Excerpts from a spatial dataset:
---

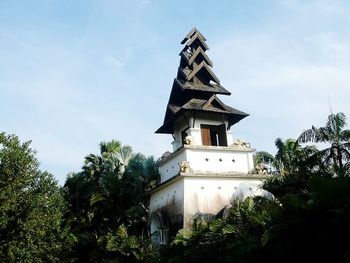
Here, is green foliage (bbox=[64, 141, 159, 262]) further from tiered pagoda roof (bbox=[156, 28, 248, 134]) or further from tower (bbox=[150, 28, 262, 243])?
tiered pagoda roof (bbox=[156, 28, 248, 134])

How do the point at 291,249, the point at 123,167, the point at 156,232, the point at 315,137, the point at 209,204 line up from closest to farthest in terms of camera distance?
the point at 291,249 → the point at 209,204 → the point at 156,232 → the point at 315,137 → the point at 123,167

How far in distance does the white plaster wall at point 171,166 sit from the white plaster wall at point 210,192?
1375 millimetres

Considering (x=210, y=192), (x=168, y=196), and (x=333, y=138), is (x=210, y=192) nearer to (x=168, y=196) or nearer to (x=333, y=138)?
(x=168, y=196)

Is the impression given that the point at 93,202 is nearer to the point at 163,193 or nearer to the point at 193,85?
the point at 163,193

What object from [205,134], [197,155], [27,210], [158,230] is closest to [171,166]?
[197,155]

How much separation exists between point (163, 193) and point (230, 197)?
10.8 ft

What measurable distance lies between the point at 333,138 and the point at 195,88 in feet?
23.0

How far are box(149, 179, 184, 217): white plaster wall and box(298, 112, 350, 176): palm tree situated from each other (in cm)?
704

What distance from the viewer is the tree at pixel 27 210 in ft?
66.7

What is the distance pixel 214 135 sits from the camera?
2302 cm

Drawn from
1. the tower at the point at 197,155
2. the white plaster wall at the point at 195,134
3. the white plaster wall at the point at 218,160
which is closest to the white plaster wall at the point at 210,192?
the tower at the point at 197,155

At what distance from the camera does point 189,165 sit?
67.4 ft

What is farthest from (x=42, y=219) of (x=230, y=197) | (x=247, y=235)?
(x=247, y=235)

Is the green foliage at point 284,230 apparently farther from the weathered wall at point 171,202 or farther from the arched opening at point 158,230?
the arched opening at point 158,230
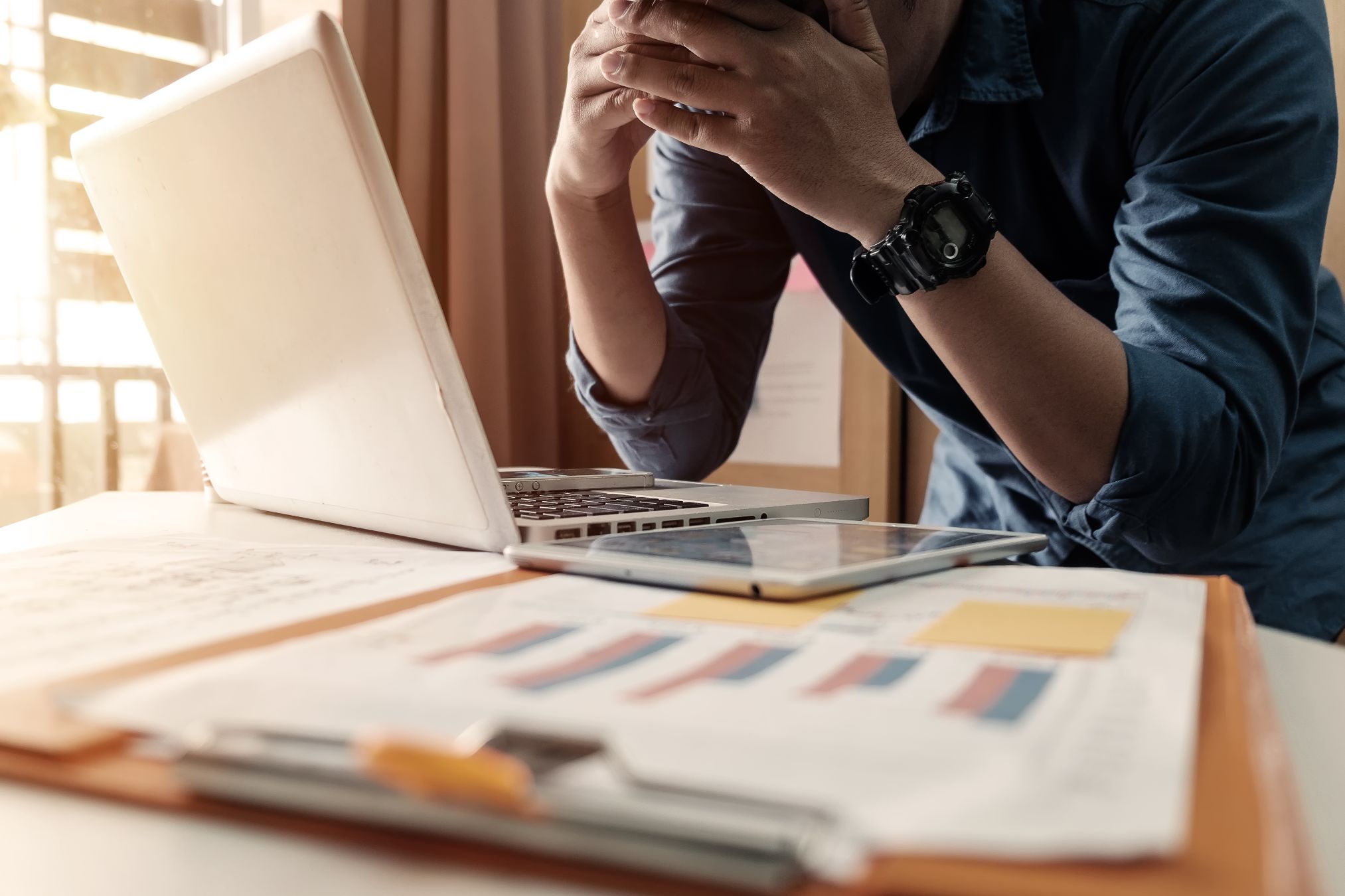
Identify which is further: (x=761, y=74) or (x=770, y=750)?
(x=761, y=74)

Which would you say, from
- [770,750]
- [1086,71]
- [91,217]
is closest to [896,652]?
[770,750]

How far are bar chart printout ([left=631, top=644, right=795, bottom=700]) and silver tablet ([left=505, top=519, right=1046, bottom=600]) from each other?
9cm

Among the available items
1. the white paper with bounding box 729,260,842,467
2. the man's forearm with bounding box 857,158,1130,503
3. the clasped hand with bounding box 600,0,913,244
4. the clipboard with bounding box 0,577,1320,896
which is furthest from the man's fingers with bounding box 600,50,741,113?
the white paper with bounding box 729,260,842,467

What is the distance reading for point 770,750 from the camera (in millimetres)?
219

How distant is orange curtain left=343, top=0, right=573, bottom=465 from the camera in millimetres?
1704

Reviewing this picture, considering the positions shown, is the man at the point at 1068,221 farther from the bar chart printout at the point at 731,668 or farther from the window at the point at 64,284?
the window at the point at 64,284

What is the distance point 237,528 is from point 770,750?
0.58 metres

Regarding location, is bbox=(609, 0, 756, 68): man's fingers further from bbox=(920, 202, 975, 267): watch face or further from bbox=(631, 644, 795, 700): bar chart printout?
bbox=(631, 644, 795, 700): bar chart printout

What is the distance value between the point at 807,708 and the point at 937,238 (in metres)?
0.46

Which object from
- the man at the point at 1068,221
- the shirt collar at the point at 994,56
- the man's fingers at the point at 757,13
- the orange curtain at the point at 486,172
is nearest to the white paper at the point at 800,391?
the orange curtain at the point at 486,172

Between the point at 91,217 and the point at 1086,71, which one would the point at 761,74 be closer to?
the point at 1086,71

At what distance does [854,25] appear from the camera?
69 centimetres

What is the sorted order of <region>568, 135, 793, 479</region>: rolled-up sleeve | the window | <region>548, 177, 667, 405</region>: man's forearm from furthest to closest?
1. the window
2. <region>568, 135, 793, 479</region>: rolled-up sleeve
3. <region>548, 177, 667, 405</region>: man's forearm

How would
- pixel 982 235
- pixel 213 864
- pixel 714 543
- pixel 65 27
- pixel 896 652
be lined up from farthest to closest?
pixel 65 27 → pixel 982 235 → pixel 714 543 → pixel 896 652 → pixel 213 864
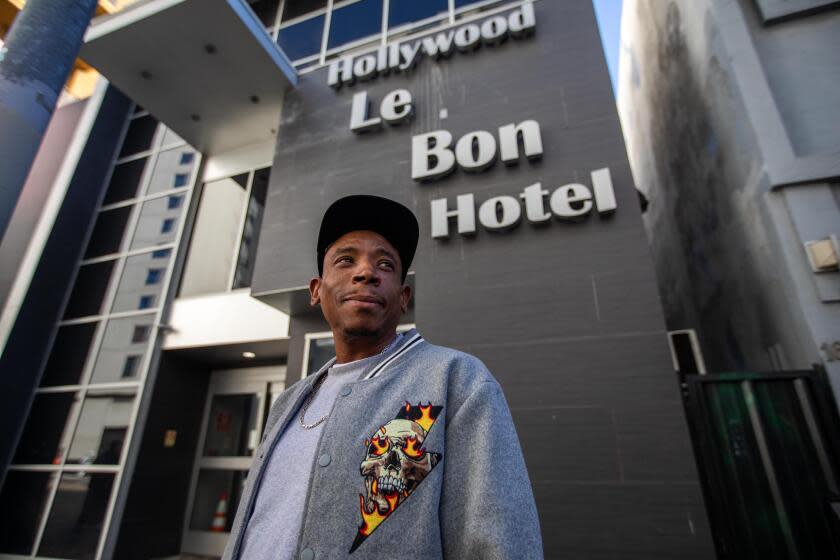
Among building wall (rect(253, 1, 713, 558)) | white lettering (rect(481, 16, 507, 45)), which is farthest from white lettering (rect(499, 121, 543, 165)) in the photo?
white lettering (rect(481, 16, 507, 45))

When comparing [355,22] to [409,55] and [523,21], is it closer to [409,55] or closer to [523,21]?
[409,55]

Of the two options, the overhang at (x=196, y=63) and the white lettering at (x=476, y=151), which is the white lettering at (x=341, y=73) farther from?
the white lettering at (x=476, y=151)

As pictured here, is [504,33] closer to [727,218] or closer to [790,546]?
[727,218]

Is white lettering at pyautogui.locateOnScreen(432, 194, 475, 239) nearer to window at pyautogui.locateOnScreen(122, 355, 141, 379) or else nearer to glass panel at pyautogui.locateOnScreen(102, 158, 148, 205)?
window at pyautogui.locateOnScreen(122, 355, 141, 379)

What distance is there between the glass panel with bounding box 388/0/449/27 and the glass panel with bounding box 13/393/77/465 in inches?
351

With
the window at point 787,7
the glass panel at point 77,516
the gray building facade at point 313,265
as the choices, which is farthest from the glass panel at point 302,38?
the glass panel at point 77,516

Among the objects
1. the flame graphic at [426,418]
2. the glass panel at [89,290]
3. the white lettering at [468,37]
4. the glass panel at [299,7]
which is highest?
the glass panel at [299,7]

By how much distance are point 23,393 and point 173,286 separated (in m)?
3.22

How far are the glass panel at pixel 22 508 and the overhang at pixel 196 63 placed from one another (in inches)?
255

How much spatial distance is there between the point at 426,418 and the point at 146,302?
26.4 feet

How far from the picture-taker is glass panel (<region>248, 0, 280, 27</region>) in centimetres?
918

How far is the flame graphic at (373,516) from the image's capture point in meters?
0.95

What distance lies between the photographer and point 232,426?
718 centimetres

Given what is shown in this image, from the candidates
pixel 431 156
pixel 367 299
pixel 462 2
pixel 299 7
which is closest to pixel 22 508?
pixel 431 156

---

**GIVEN TASK:**
Rename "white plaster wall" to "white stucco wall" throughout the entries above and give them again with all else unchanged. Leave out the pictures.

**SOLUTION TO THE EXERCISE:**
Here, is green foliage (bbox=[64, 141, 159, 262]) further from tiered pagoda roof (bbox=[156, 28, 248, 134]) or further from tower (bbox=[150, 28, 262, 243])?
tiered pagoda roof (bbox=[156, 28, 248, 134])

How do the point at 291,249, the point at 123,167, the point at 156,232, the point at 315,137, the point at 209,204 line up from closest to farthest in terms of camera distance?
the point at 291,249 → the point at 209,204 → the point at 156,232 → the point at 315,137 → the point at 123,167

How far in distance does the white stucco wall at point 171,166 sit from the white stucco wall at point 210,192?
1375 millimetres

Considering (x=210, y=192), (x=168, y=196), and (x=333, y=138), is (x=210, y=192) nearer to (x=168, y=196) or nearer to (x=333, y=138)?
(x=168, y=196)

Is the impression given that the point at 93,202 is nearer to the point at 163,193 or nearer to the point at 193,85?
the point at 163,193

What object from [205,134], [197,155], [27,210], [158,230] is closest to [171,166]?
[197,155]

How much separation exists between point (163, 193) and point (230, 197)?
10.8 ft

What measurable distance lies between the point at 333,138 and the point at 195,88 in feet?
23.0

How far are box(149, 179, 184, 217): white stucco wall and box(298, 112, 350, 176): palm tree situated from each other (in cm)?
704

What distance from the viewer is the tree at pixel 27 210 in ft?
66.7

What is the distance pixel 214 135 sits from the camera?
2302 cm

Drawn from
1. the tower at the point at 197,155
2. the white stucco wall at the point at 195,134
3. the white stucco wall at the point at 218,160
which is closest to the white stucco wall at the point at 210,192?
the tower at the point at 197,155

At what distance from the camera does point 189,165 sit?
67.4 ft

What is farthest from (x=42, y=219) of (x=230, y=197) | (x=247, y=235)?
(x=247, y=235)

Is the green foliage at point 284,230 apparently farther from the weathered wall at point 171,202 or farther from the arched opening at point 158,230?
the arched opening at point 158,230
Identify which is further: (x=761, y=74) or (x=770, y=750)?
(x=761, y=74)

Which would you say, from
- [770,750]
- [1086,71]
- [91,217]
is closest to [896,652]?
[770,750]

How far are bar chart printout ([left=631, top=644, right=795, bottom=700]) and silver tablet ([left=505, top=519, right=1046, bottom=600]) from each other?
9cm

Among the available items
1. the white paper with bounding box 729,260,842,467
2. the man's forearm with bounding box 857,158,1130,503
3. the clasped hand with bounding box 600,0,913,244
4. the clipboard with bounding box 0,577,1320,896
which is furthest from the man's fingers with bounding box 600,50,741,113?
the white paper with bounding box 729,260,842,467

What is the distance reading for point 770,750 from the camera (in millimetres)?
219

How distant is orange curtain left=343, top=0, right=573, bottom=465 from the camera in millimetres?
1704

Reviewing this picture, considering the positions shown, is the man at the point at 1068,221 farther from the bar chart printout at the point at 731,668 or farther from the window at the point at 64,284?
the window at the point at 64,284

What is the distance point 237,528 is from point 770,750?
0.58 metres

Regarding location, is bbox=(609, 0, 756, 68): man's fingers further from bbox=(920, 202, 975, 267): watch face or further from bbox=(631, 644, 795, 700): bar chart printout?
bbox=(631, 644, 795, 700): bar chart printout

What is the distance value between the point at 807,708 and the point at 937,238 (in metres)?
0.46

Which object from
- the man at the point at 1068,221
- the shirt collar at the point at 994,56
- the man's fingers at the point at 757,13
- the orange curtain at the point at 486,172
is nearest to the white paper at the point at 800,391?
the orange curtain at the point at 486,172

Between the point at 91,217 and the point at 1086,71, which one would the point at 761,74 be closer to?
the point at 1086,71

At what distance does [854,25] appear from the camera?
69 centimetres

What is the sorted order of <region>568, 135, 793, 479</region>: rolled-up sleeve | the window | <region>548, 177, 667, 405</region>: man's forearm from furthest to closest?
1. the window
2. <region>568, 135, 793, 479</region>: rolled-up sleeve
3. <region>548, 177, 667, 405</region>: man's forearm

How would
- pixel 982 235
- pixel 213 864
- pixel 714 543
- pixel 65 27
- pixel 896 652
be lined up from farthest to closest?
pixel 65 27 → pixel 982 235 → pixel 714 543 → pixel 896 652 → pixel 213 864
Among building wall (rect(253, 1, 713, 558)) | white lettering (rect(481, 16, 507, 45)), which is farthest from white lettering (rect(499, 121, 543, 165)) in the photo?
white lettering (rect(481, 16, 507, 45))

When comparing [355,22] to [409,55] and [523,21], is it closer to [409,55] or closer to [523,21]?
[409,55]

Of the two options, the overhang at (x=196, y=63) and the white lettering at (x=476, y=151), which is the white lettering at (x=341, y=73) farther from?
the white lettering at (x=476, y=151)

As pictured here, is [504,33] closer to [727,218] or closer to [790,546]?
[727,218]

Is white lettering at pyautogui.locateOnScreen(432, 194, 475, 239) nearer to window at pyautogui.locateOnScreen(122, 355, 141, 379) or else nearer to glass panel at pyautogui.locateOnScreen(102, 158, 148, 205)?
window at pyautogui.locateOnScreen(122, 355, 141, 379)

What distance is there between the glass panel with bounding box 388/0/449/27 and the glass panel with bounding box 13/393/77/465 in inches?
351

With
the window at point 787,7
the glass panel at point 77,516
the gray building facade at point 313,265
as the choices, which is farthest from the glass panel at point 302,38?
the glass panel at point 77,516

Among the objects
1. the flame graphic at [426,418]
2. the glass panel at [89,290]
3. the white lettering at [468,37]
4. the glass panel at [299,7]
which is highest?
the glass panel at [299,7]

By how much distance are point 23,393 and point 173,286 separated (in m)?
3.22

How far are the glass panel at pixel 22 508 and the overhang at pixel 196 63 placed from one another (in inches)?
255

How much spatial distance is there between the point at 426,418 and the point at 146,302?
26.4 feet

How far from the picture-taker is glass panel (<region>248, 0, 280, 27</region>) in centimetres?
918

How far is the flame graphic at (373,516) from the image's capture point in meters?
0.95

What distance lies between the photographer and point 232,426?
718 centimetres

Given what is shown in this image, from the candidates
pixel 431 156
pixel 367 299
pixel 462 2
pixel 299 7
which is closest to pixel 22 508?
pixel 431 156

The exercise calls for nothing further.